◆ **Problems to solve**
1. Answer these questions from the Symantec product news:
(a) Which two regulations are given as examples of what the offering helps companies comply with?
(b) What version number did Symantec release for the Veritas Storage Foundation products?
(c) What position does Sean Derrington hold at Symantec?
2. Pick up the Symantec product news after its last sentence and carry it forward.

The offering is targeted at companies that need to comply with data protection and retention regulations such as Sarbanes-Oxley and HIPAA, offering filtering of e-mail at all stages of transmission, and archiving, retention, discovery and supervision capabilities.

The product also reduces the cost and time of migrating to newer versions of Microsoft Exchange, with no downtime, while protecting data during migration, Symantec said.

Linux Storage Management Gets a Boost

Symantec also released version 4.1 of the Veritas Storage Foundation products, including Storage Foundation for Oracle RAC, Storage Foundation Cluster File System, Storage Foundation for Databases, Veritas Volume Replicator and Veritas Cluster Server. The storage management products include improved performance and availability, along with 64-bit support on Linux.

With the Linux 2.6 kernel, the operating system now has the scalability and performance for mission-critical workloads, said Sean Derrington, Symantec’s senior manager of the Storage and Server Management Group.

◆ **Entries shown**

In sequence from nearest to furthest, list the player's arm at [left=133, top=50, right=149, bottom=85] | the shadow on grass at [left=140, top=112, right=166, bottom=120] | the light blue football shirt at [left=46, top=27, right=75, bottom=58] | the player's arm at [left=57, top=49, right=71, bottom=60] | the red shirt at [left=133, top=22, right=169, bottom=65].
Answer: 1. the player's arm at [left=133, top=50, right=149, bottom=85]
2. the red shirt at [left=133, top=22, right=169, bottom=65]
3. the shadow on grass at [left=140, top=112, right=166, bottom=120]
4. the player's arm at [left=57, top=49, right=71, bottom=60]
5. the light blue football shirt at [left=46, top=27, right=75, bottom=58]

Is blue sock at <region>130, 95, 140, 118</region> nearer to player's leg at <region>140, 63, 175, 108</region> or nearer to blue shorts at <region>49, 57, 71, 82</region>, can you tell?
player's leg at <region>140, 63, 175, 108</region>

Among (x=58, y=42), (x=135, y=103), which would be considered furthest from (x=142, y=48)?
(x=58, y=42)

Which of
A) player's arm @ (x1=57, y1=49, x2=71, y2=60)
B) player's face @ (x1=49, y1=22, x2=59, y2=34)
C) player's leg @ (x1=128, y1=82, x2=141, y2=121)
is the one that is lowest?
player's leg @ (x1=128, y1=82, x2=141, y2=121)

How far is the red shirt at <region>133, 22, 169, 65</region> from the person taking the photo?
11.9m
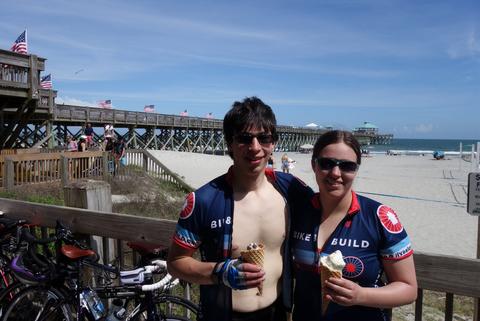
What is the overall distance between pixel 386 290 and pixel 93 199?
2.79m

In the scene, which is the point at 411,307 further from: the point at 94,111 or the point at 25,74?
the point at 94,111

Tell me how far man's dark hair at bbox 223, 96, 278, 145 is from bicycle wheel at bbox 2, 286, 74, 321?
211 centimetres

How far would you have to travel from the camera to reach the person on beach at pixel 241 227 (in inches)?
82.7

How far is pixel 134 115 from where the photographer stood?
4234cm

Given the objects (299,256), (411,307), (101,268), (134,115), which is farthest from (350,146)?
(134,115)

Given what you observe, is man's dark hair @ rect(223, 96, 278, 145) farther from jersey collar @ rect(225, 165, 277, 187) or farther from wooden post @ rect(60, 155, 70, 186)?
wooden post @ rect(60, 155, 70, 186)

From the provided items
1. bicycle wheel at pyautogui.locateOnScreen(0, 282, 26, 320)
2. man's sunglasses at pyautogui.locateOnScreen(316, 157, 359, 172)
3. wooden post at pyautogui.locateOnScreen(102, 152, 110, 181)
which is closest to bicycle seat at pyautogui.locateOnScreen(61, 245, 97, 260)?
bicycle wheel at pyautogui.locateOnScreen(0, 282, 26, 320)

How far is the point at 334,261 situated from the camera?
5.89 ft

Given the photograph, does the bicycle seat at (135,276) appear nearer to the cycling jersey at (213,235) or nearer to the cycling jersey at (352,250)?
the cycling jersey at (213,235)

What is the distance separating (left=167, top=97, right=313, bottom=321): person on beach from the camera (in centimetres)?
210

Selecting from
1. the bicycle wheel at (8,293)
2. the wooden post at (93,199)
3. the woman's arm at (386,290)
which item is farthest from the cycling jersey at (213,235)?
the bicycle wheel at (8,293)

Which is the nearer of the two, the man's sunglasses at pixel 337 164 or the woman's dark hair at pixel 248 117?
the man's sunglasses at pixel 337 164

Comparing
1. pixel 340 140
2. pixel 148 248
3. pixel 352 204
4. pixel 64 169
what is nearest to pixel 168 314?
pixel 148 248

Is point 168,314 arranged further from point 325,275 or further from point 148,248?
point 325,275
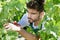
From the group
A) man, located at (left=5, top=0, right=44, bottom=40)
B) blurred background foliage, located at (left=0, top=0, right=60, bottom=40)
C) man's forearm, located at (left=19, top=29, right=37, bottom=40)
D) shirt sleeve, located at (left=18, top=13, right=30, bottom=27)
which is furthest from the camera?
shirt sleeve, located at (left=18, top=13, right=30, bottom=27)

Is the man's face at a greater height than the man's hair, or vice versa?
the man's hair

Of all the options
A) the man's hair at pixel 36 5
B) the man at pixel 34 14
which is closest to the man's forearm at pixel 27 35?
the man at pixel 34 14

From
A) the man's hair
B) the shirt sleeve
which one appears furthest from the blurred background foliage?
the shirt sleeve

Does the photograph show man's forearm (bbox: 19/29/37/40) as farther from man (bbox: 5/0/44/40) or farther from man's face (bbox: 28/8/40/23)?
man's face (bbox: 28/8/40/23)

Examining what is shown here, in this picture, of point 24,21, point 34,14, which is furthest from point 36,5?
point 24,21

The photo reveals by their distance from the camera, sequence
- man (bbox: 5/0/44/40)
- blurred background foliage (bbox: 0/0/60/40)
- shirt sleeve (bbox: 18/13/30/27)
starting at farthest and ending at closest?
shirt sleeve (bbox: 18/13/30/27) → man (bbox: 5/0/44/40) → blurred background foliage (bbox: 0/0/60/40)

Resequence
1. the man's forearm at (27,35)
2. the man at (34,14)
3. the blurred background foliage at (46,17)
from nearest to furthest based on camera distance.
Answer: the blurred background foliage at (46,17) < the man's forearm at (27,35) < the man at (34,14)

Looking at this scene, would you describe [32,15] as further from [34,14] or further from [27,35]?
[27,35]

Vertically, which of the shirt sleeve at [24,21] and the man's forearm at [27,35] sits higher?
the shirt sleeve at [24,21]

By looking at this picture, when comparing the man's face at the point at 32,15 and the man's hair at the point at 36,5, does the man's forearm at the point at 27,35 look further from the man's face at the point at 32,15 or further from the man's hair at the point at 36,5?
the man's hair at the point at 36,5

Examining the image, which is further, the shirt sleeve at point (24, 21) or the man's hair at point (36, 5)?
the shirt sleeve at point (24, 21)

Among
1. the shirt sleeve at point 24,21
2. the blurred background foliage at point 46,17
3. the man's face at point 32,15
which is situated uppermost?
the shirt sleeve at point 24,21

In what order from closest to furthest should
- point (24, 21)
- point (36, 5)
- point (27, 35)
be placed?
point (27, 35), point (36, 5), point (24, 21)

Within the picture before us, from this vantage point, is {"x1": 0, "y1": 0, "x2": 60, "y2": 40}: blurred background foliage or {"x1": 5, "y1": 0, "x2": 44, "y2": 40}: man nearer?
{"x1": 0, "y1": 0, "x2": 60, "y2": 40}: blurred background foliage
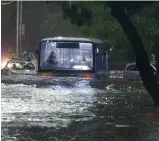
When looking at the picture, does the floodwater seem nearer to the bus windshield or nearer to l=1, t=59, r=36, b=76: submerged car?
the bus windshield

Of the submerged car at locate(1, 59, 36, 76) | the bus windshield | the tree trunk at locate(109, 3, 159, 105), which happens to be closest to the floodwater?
the tree trunk at locate(109, 3, 159, 105)

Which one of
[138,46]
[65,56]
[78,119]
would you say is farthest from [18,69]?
[78,119]

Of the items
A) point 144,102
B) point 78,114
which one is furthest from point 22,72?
point 78,114

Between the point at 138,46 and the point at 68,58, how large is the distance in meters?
15.4

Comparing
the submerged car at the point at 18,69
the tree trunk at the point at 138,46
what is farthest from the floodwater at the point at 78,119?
the submerged car at the point at 18,69

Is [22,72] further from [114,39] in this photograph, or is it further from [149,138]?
[149,138]

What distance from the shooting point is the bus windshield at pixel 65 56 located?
32.2 meters

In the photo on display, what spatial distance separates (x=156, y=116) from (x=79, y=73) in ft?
59.8

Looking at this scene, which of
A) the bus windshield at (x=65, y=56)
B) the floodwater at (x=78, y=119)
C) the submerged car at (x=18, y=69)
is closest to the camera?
the floodwater at (x=78, y=119)

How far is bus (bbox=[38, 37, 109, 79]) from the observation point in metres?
32.3

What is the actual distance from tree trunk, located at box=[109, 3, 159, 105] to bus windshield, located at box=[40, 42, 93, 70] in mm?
14856

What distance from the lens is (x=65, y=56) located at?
3244cm

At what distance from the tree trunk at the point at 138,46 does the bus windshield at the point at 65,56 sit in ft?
48.7

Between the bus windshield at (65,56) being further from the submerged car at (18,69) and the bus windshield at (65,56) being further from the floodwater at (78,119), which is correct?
the floodwater at (78,119)
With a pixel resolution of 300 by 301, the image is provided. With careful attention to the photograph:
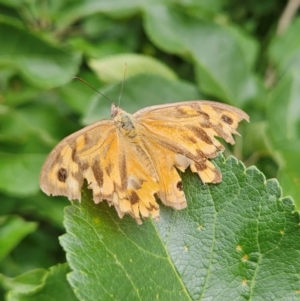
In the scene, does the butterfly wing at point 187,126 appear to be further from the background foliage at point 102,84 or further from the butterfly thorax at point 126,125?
the background foliage at point 102,84

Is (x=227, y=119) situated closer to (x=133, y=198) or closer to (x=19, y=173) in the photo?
(x=133, y=198)

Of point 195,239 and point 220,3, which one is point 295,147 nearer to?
point 195,239

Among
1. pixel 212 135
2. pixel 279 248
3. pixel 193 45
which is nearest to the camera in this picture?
pixel 279 248

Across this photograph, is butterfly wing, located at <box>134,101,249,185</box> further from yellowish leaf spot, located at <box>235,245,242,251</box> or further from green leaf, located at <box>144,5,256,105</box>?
green leaf, located at <box>144,5,256,105</box>

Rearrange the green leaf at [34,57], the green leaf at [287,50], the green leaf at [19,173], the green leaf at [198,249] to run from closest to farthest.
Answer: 1. the green leaf at [198,249]
2. the green leaf at [19,173]
3. the green leaf at [34,57]
4. the green leaf at [287,50]

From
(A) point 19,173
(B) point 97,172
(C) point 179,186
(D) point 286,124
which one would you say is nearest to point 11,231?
(A) point 19,173

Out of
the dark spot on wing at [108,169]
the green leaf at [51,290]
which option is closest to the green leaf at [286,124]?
the dark spot on wing at [108,169]

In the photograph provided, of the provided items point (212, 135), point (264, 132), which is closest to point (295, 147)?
point (264, 132)
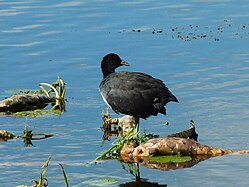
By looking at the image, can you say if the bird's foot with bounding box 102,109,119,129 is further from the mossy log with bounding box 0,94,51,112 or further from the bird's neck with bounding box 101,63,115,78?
the mossy log with bounding box 0,94,51,112

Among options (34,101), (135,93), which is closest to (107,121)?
(135,93)

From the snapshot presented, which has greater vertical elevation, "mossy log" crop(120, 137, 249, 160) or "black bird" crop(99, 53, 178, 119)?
"black bird" crop(99, 53, 178, 119)

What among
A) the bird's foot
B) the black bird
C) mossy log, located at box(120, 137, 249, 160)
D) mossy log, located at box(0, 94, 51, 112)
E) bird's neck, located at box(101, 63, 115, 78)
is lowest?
mossy log, located at box(120, 137, 249, 160)

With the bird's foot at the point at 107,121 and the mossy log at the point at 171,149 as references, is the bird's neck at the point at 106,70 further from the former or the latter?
the mossy log at the point at 171,149

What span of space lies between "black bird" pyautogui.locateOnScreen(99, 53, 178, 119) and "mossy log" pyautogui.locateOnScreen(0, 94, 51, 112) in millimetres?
2426

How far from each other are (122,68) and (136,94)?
5178 millimetres

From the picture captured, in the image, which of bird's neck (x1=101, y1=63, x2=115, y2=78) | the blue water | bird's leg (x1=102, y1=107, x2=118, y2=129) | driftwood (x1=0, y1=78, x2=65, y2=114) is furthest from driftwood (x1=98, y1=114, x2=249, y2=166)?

◆ **Answers below**
1.
(a) Sarbanes-Oxley and HIPAA.
(b) Version 4.1.
(c) Senior manager of the Storage and Server Management Group.

2.
The 4.1 versions support the latest version of Red Hat Enterprise Linux 4 and SUSE Linux Enterprise Server 9 operating systems and 64-bit computing architectures such as Intel’s Itanium and Xeon EM64T and AMD Opteron. They offer twice the performance of native file systems, and support configurations up to 256 terabytes and more than 1,000 disks, including support for tiered storage, Derrington said.

The Storage Foundation software family of products can be purchased starting at $400, and Cluster Server and Volume Replicator start at $1,500.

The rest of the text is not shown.